Wednesday 20 July 2016

Ramping Up To Resist Religious Cults


Are religious cults [邪教] suddenly resurfacing in Nanjing?

Not to any immediately noticeable degree. But the local government here has been ramping up to counter spiritual sects, raising the question of what’s prompting some new policies.

China’s recent history is replete with instances where cults and renegade religious organizations worried officials into a variety of reactions, the most well known of which was Beijing’s crackdown against Falun Gong that began in 1999. Nanjing in particular was smacked hard by the central government during that campaign, because the cult was said to have penetrated areas where university professors and local officials lived—people who commanded respect in their communities. Within a few years, however, Nanjing was seeking to reshape that strong-arm policy, experimenting with study sessions to convert cult members, instead of implementing Beijing’s hard coercion. While the actual success rate of this softer approach is uncertain, the effort does reflect how Nanjing is often unafraid to be inventive when it comes to reacting to social challenges.

This time around, Nanjing is taking a two-track approach to religious cults, and its focus again seems to be Falun Gong.

The first track is punitive, in the form of jail sentences and fines, as was recently the case with a Falun Gong cell in the city’s southeastern district of Lishui [溧水]. The group there formed in 2013, distributed books, CDs, and other promotional material, and, according to a court case that concluded at the end of June, “planned on releasing balloons and other airborne objects to promote Falun Gong propaganda” before they were arrested in early 2014. The organizing members were sentenced to 2 years in jail and fined 20,000 RMB—relatively light for being found guilty under the current Chinese statutes of “criminally conspiring to undermine law enforcement”, but still more punishing than previous laws which allowed judges to direct those found guilty into reeducation or “correction camps”. According to the article, other Falun Gong practitioners have been sentenced to far harsher sentences in the recent weeks, showing that where there are crimes involving cults “heavy penalties are the rule in China.”

At the same time, according to the same account, there’s a need for officials to “further deepen anti-cult propaganda and education so that more people understand cults, consciously resist cults.”

That’s the purpose of a new “Anti-Cult Social Association and Alert Education and Inculcation Center” [反邪教协会发人深省的反邪教警示教育中心] located in the Qinhui [秦辉] district of Nanjing.
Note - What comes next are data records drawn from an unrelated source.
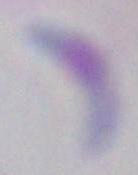

Toxoplasma gondii is seen. Micrograph. Captured at 1000x magnification.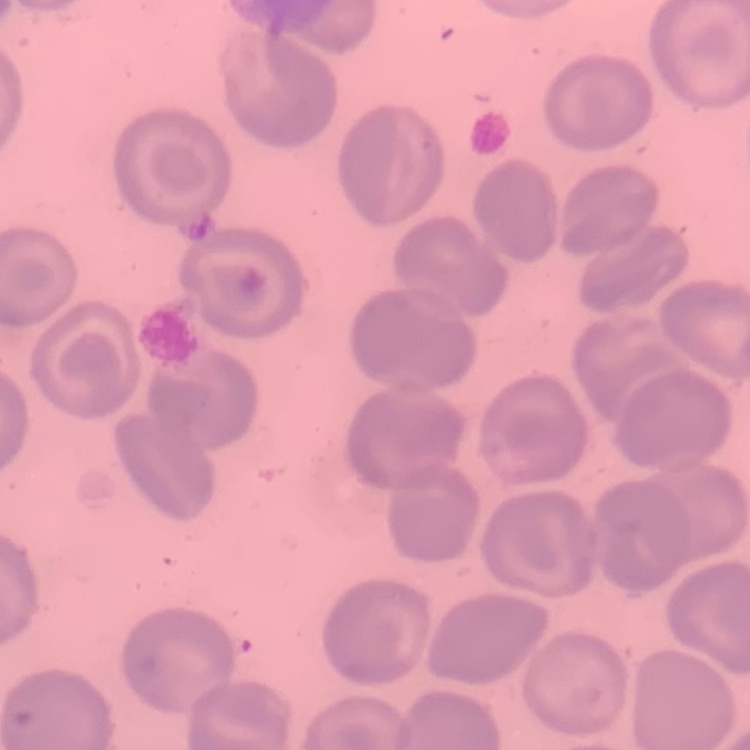
The erythrocytes show no rouleaux formation. Thin blood film. One tile cut from a larger photomicrograph. Stained with either Field's or Giemsa.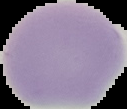

Summary:
  - Result: negative for Plasmodium parasites
  - Preparation: thin blood film
  - Image size: 127×109 pixels
  - Image type: segmented cell region on a black background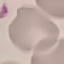
Summary:
  - Result: no malaria parasites detected
  - Capture: smartphone through the microscope eyepiece
  - Preparation: thin smear
  - Image type: cell patch, automatically extracted from a larger field of view and resized to 64 × 64 pixels
  - Stain: Giemsa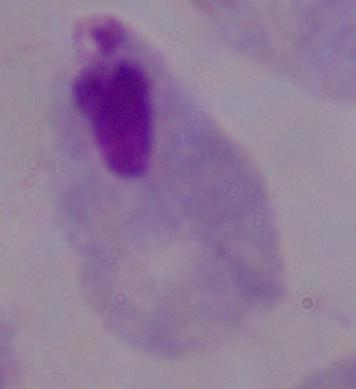
Summary:
  - Identification: trichomonad
  - Magnification: 1000x
  - Modality: photomicrographLocate every Plasmodium parasite.
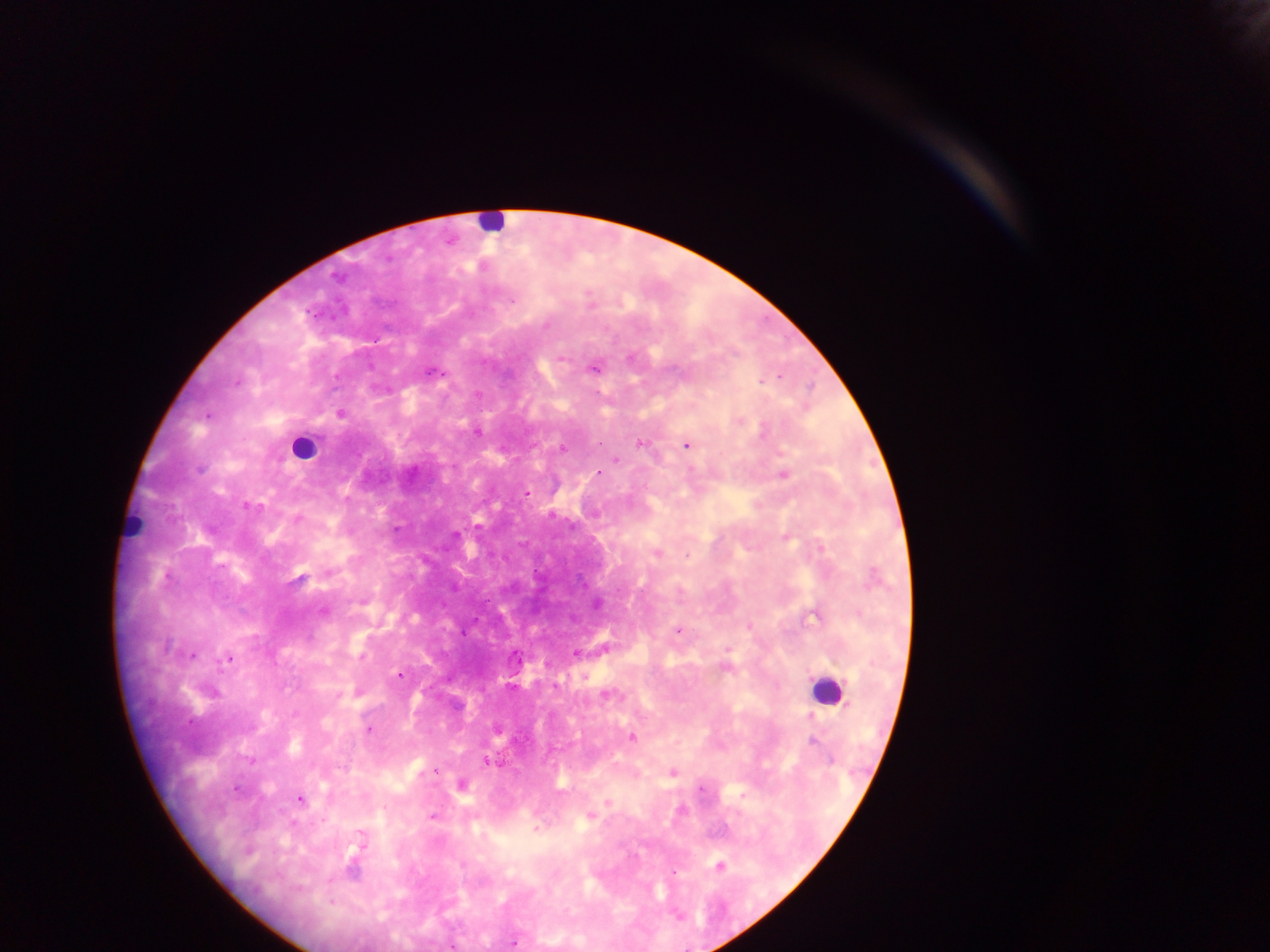
Approximate centers as x y in pixels.
Plasmodium parasites: 335 277; 512 301; 545 325; 562 358; 593 367; 430 372; 780 376; 236 382; 761 382; 340 414; 207 415; 740 421; 478 433; 639 443; 598 444; 687 445; 562 448; 616 459; 600 473; 783 474; 526 492; 248 506; 553 516; 298 519; 396 529; 455 534; 786 538; 822 548; 657 553; 687 556; 300 579; 323 610; 749 626; 678 630; 728 649; 576 654; 192 656; 229 659; 726 667; 399 675; 339 695; 607 696; 811 716; 368 730; 632 738; 813 742; 830 760; 251 761; 487 762; 436 770; 673 772; 236 789; 300 799; 608 802; 431 816; 590 816; 536 830; 360 835; 719 866; 331 903; 513 942; 451 946.

Leukocyte locations: 490 223; 303 447; 134 528; 826 690. Image is 1270×952 pixels. Sample from Ghana. Thick blood smear. Photographed through a microscope with a mobile-phone camera. One field of view.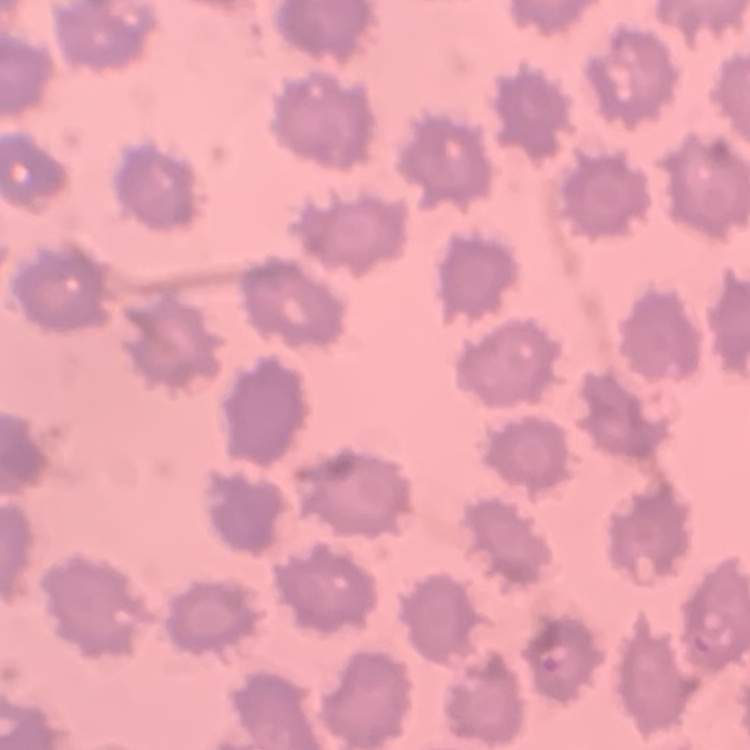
Instead of the usual posters containing warnings and other admonitions about religious cults, this effort uses theatrical performances designed to illustrate the danger of succumbing to unauthorized spiritual influences. For example, residents are reminded that traveling abroad they may be exposed to leaflets and other materials from cult members “sometimes disguised as Christians”, and to take care that they are not seduced by these approaches, or carry brochures back with them.

These presentations, dances, songs, exhibits, and even “anti-cult poetry couplet competitions” are now part of a citywide strategy underway to “create a strong anti-evil atmosphere”. Central districts in Nanjing—in particular those where Falun Gong infiltration was deepest in the late 1990s—are part of this campaign, with community members reminded, “to fulfill their civic duty to report criminal cults”.
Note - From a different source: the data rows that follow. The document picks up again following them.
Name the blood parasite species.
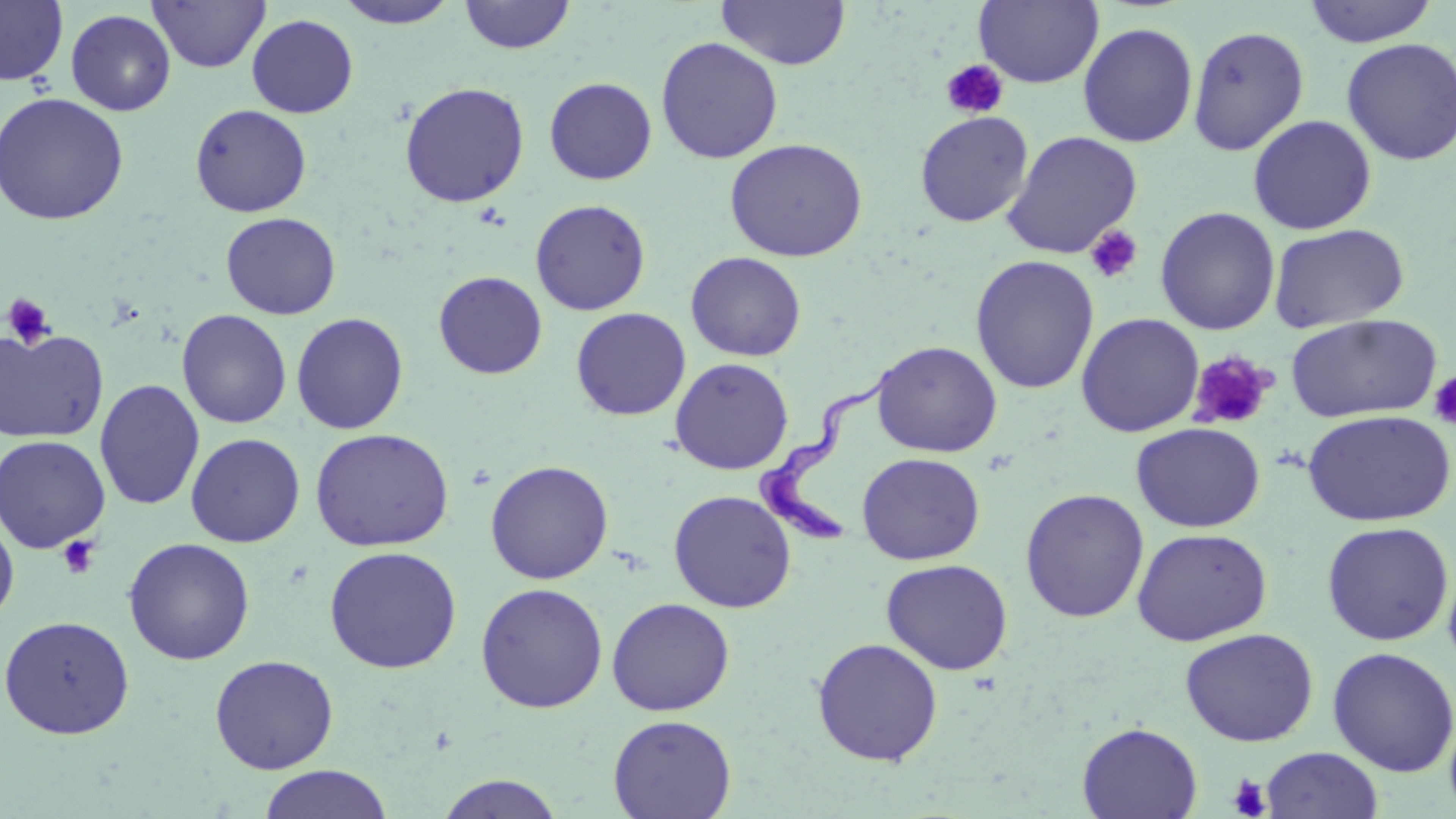

Trypanosoma brucei.

field_of_view: one of a larger specimen
magnification: 1000x
image_size: 1456×819 pixels
platelet_locations: 'approximate bounding boxes as (x1,y1)-(x2,y2) corner pairs in pixels: (940,59)-(1009,120), (1084,224)-(1143,284), (2,293)-(56,349), (1187,351)-(1275,432), (1428,371)-(1456,431), (57,536)-(100,580), (1227,774)-(1271,818)'
preparation: thin blood smear
uninfected_red_blood_cell_locations: 'approximate bounding boxes as (x1,y1)-(x2,y2) corner pairs in pixels: (0,0)-(68,87), (148,0)-(269,73), (716,0)-(850,70), (974,0)-(1104,88), (1302,0)-(1439,47), (333,1)-(463,29), (459,1)-(576,54), (65,9)-(176,116), (247,14)-(359,118), (1078,22)-(1198,147), (1187,24)-(1310,156), (656,36)-(783,164), (1341,38)-(1456,166), (544,77)-(657,185), (399,81)-(530,208), (0,92)-(129,225), (190,104)-(312,217), (915,110)-(1034,227), (1248,114)-(1377,235), (1001,129)-(1143,260), (725,137)-(868,262), (530,199)-(651,316), (1155,206)-(1280,335), (221,212)-(341,319), (1268,222)-(1410,333), (685,251)-(806,361), (970,255)-(1099,394), (433,270)-(547,379), (571,307)-(691,421), (176,308)-(292,429), (291,312)-(409,434), (1076,312)-(1205,437), (1285,313)-(1442,423), (0,327)-(109,443), (871,340)-(1002,457), (670,357)-(794,475), (94,378)-(205,510), (1302,409)-(1455,526), (1130,422)-(1266,533), (309,428)-(455,552), (185,432)-(305,547), (0,434)-(111,553), (857,452)-(986,565), (484,460)-(614,584), (1020,488)-(1149,623), (668,489)-(797,612), (0,511)-(19,627), (1321,521)-(1454,645), (1131,527)-(1272,646), (123,537)-(255,665), (324,545)-(462,674), (881,558)-(1013,675), (475,582)-(609,713), (606,597)-(735,716), (0,614)-(134,740), (1180,627)-(1319,746), (812,637)-(943,766), (1327,646)-(1456,776), (209,654)-(339,774), (608,714)-(736,819), (1077,721)-(1202,819), (1260,746)-(1384,819), (259,764)-(391,819), (434,773)-(566,818)'
modality: optical microscopy
stain: May-Grünwald-Giemsa
trypanosoma_brucei_locations: 'approximate bounding boxes as (x1,y1)-(x2,y2) corner pairs in pixels: (755,360)-(895,545)'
Local officials are also concerned with the city’s outskirts, which are often the new home for migrants from the countryside who are seen as lacking the sophistication to deflect the recruitment efforts of religious cults. Five communities in that region, news reports indicate, each now have “a special anti-cult classroom, a community library room with a special "anti-cult books corner", and a residents activity room featuring a wall with instructions about "simple ways to identify cults" and "how to discover cult activities". Other cities in Jiangsu province—Xuzhou and Nantong, for example—have also launched public education campaigns in recent weeks with the same purpose, as have some locations in Gansu province.


Clearly, the possibility of religious cults gaining traction in local communities is a concern—enough so that party cadres are being assembled in some cities to watch films about the malevolence of spiritual sects, to educate officials themselves.

What we haven’t seen is a public declaration from Beijing directing provincial and local governments to “go all-out in a struggle” [在斗争中全力以赴] against religious cults—or some such language that would indicate that spiritual organizations are a direct threat to social stability.

That nonappearance probably means it’s Nanjing itself taking the lead in its own neighborhood. The government here is likely concluding that a faltering national economy, disruptive floods, and an increase in financial scams could provide fertile ground for the frustrated to search for solutions in realms other than the government. And officials in Jiangsu (as well as other provinces) may well have ground-level information that underground religious cults have been recruiting in certain regions. Cadres don’t launch politically campaigns just for kicks.


If social stability is a worry for some this summer, then it’s shrewd for Nanjing officials to get in front of discouraged residents before they make the wrong move--and even smarter to do so tactfully, before Beijing gets anxious and angry and the truncheons come out again.